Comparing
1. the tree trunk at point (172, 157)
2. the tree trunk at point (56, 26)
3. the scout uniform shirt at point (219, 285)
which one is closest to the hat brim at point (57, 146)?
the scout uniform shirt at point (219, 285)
+ + +
SET PROBLEM
Rewrite every line of the material with "tree trunk" swapped for "fence post", leaving everything else unchanged.

SOLUTION
Comparing
1. the fence post at point (172, 157)
2. the fence post at point (56, 26)
3. the scout uniform shirt at point (219, 285)
which one is closest to the hat brim at point (57, 146)?
the scout uniform shirt at point (219, 285)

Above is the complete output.